For the eggs, you will eventually want to keep pullets & hens of different ages. Pullets/hens lay best their first and second years & the start and end times of laying depends upon their hatch dates/ the time of year, etc. I would suggest keeping more than 22 Buckeye hens if you want a dozen eggs a day (perhaps 30-40). Mine are all on different laying schedules. Remember, a Buckeye is a dual purpose bird (eggs and meat). If one increases egg production too much at the expense of body type (i.e. improving the 150-200 a year egg range), then you do so at the peril of the superb meat bird sought & they begin to look like some of the more prolific laying breeds. Buckeyes are not laying machines but they are not poor layers either. Buckeyes from their creation have been and remain a breed that goes broody. They are capable of hatching and rearing their own young. Be prepared to deal with the broodiness.

You will cull your extra males for meat (and there will be plenty of them, about half) and you can probably easily sell all your extra pullets (since they are in such high demand). I always tried to keep an extra male or two as well & in the event of a catastrophe. With 22-30 hens, you need at least 3 males. BTW, one of the "extra" two males I kept instead of eating won the Best of Breed at the Ohio Nationals, so you never know what may happen (that particular male was very slow, initially, to develop & was not an initial "keeper" for me but he had good type).

If you are not interested in breeding for leaving a legacy or showing birds but simply putting eggs & meat on the table, then simply start with a couple of cockerels, a dozen pullets, build your flock the first year, then hatch and raise replacement hens each year, cull (eat) old hens when they get out of production, breed your replacement cockerels every 3-4 years OR obtain a cockerel from a breeder (by trade or purchase) whose birds are somewhat related to yours every 3-5 years. You can go on indefinitely this way for years & years, keeping 22-30, 1-3 yr old hens, this way, should be enough for the purpose you state. You can also breed uncles to nieces, to grand-nieces, etc. & you can breed aunts to nephews and to grand-nephews, so forth, etc.

It all comes down to what YOUR breeding purpose is. By talking about spiral breeding, then in my mind, I think, "showing, breeding for the good of improving and cultivating the breed, leaving a legacy for my children & their children "VS. breeding for eggs & meat (which you seem to indicate by your post). This breed, the Buckeye, needs more Breeders of the former kind, for sure. There are lots of so- called "Buckeye Breeders," who have been "breeding" for many years & who are nothing more than the later (BUT who claim, rant & rave, to be the former).

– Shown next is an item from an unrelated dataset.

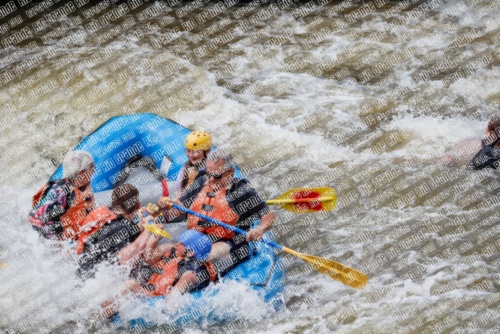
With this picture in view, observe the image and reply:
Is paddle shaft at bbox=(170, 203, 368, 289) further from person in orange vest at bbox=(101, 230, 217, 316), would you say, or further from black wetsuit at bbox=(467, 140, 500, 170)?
black wetsuit at bbox=(467, 140, 500, 170)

Most flattering to me was that Duane Urch got a cockerel from me at the Ohio Nationals last month to put back into his breeding program. I consider Mr. Urch to be a savior of the Buckeye breed as he has had them more than 50 years, and one of the most knowledgeable & humble poultrymen I know. By obtaining a male from me, Mr. Urch can successfully cross back into his line without having the adverse effects of a total outcross. Mine are several years removed from Urch's line and also, I obtained a male from the ALBC strain in 2007 which I bred into my Urch offspring (which with the new ALBC strain, the Urch strain was used to create anyway). The cockerel Mr. Urch obtained is a sibling to the BB cockerel, also to (on this thread) JamesA's birds, to Jensscott male, to Sekinkead's male to rnau's birds (he, rnau, has my males I used in the breeding to get all mine. JamesA is using the same males in his breeding program).

Very sorry for the long post (& rant). I hope I didn't confuse everyone.